TASK PROMPT = Copy the records below word for word, leaving out nothing.

Saved entries:

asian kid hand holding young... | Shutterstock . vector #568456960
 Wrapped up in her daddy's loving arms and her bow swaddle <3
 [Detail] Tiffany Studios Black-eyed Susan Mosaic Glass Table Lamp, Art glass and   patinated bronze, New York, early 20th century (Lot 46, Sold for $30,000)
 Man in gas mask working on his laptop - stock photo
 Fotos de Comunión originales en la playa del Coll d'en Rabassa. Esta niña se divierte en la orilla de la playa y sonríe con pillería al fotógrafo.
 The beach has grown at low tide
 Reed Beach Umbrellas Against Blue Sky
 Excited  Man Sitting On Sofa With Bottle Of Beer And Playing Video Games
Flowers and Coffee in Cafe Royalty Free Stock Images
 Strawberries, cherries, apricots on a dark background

RESULT =
asian kid hand holding young... | Shutterstock . vector #568456960
 Wrapped up in her daddy's loving arms and her bow swaddle <3
 [Detail] Tiffany Studios Black-eyed Susan Mosaic Glass Table Lamp, Art glass and   patinated bronze, New York, early 20th century (Lot 46, Sold for $30,000)
 Man in gas mask working on his laptop - stock photo
 Fotos de Comunión originales en la playa del Coll d'en Rabassa. Esta niña se divierte en la orilla de la playa y sonríe con pillería al fotógrafo.
 The beach has grown at low tide
 Reed Beach Umbrellas Against Blue Sky
 Excited  Man Sitting On Sofa With Bottle Of Beer And Playing Video Games
Flowers and Coffee in Cafe Royalty Free Stock Images
 Strawberries, cherries, apricots on a dark background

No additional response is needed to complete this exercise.